## Precalculus (6th Edition) Blitzer

a. $\frac{p}{q}=\pm1,\pm2,\pm3,\pm6,$ b. positive real zeros: $2,0$, negative real zeros: $2,0$. c. $x=\pm1$ d. $x=-2,3$ (and the zeros from c).
a. Given the equation $x^4-x^3-7x^2+x+6=0$ we have $p=\pm1,\pm2,\pm3,\pm6, q=\pm1$ and the possible rational zeros (roots) are $\frac{p}{q}=\pm1,\pm2,\pm3,\pm6,$ b.

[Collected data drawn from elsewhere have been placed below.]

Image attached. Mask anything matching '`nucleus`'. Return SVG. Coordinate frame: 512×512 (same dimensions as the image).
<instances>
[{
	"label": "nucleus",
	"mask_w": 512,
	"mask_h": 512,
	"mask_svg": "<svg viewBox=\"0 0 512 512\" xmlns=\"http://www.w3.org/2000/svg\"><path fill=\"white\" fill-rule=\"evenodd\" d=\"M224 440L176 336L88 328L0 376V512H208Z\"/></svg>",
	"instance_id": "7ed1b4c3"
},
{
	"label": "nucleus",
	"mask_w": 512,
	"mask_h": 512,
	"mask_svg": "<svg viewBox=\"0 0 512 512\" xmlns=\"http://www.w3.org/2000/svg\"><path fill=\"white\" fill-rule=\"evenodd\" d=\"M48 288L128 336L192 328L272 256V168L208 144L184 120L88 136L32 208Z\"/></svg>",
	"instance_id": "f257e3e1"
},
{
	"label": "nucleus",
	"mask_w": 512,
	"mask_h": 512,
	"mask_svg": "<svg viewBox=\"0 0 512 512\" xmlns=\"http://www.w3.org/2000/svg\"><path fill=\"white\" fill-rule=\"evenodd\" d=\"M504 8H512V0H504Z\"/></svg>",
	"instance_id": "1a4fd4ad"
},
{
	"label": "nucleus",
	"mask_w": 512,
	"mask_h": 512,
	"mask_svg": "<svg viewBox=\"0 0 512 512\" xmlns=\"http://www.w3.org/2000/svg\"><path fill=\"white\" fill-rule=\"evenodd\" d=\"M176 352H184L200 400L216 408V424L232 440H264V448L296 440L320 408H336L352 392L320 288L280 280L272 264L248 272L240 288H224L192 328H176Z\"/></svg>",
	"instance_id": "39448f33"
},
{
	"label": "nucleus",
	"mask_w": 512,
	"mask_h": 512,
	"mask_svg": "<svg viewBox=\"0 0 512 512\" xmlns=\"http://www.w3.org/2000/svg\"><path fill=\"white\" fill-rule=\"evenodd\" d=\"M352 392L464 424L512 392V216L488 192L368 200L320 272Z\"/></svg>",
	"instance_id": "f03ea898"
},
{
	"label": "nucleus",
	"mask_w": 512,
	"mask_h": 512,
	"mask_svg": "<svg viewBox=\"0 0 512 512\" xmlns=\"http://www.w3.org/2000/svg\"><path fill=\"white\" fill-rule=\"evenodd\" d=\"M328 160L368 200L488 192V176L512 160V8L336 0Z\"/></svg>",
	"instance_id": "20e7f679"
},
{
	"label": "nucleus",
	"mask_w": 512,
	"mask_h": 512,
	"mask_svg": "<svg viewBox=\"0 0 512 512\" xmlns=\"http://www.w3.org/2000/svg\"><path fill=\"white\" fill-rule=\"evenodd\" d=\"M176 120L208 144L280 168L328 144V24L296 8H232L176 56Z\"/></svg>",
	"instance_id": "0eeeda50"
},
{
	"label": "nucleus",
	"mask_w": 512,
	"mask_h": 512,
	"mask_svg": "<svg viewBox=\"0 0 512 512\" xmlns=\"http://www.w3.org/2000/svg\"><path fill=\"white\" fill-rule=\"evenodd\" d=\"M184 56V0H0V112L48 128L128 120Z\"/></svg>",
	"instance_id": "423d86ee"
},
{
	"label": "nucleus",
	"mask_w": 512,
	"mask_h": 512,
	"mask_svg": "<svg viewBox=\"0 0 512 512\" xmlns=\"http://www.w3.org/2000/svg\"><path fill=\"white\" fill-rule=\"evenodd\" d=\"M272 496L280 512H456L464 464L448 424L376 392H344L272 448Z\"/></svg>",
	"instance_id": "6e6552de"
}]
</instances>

There are 2 sign changes in the equation and based on Descartes’s Rule of Signs, we can determine the possible number of positive real zeros to be $2,0$ We examine $f(-x)=(-x)^4-(-x)^3-7(-x)^2+(-x)+6=x^4+x^3-7x^2-x+6$ We can find 2 sign changes and based on Descartes’s Rule of Signs, we can determine that the number of negative real zeros are $2,0$. c. We can use synthetic division to find two roots as $x=\pm1$, as shown in the figure. d. Part (c) gives a quotient $x^2-x-6=(x-3)(x+2)$; thus the other two roots are $x=-2,3$ (and the zeros from c).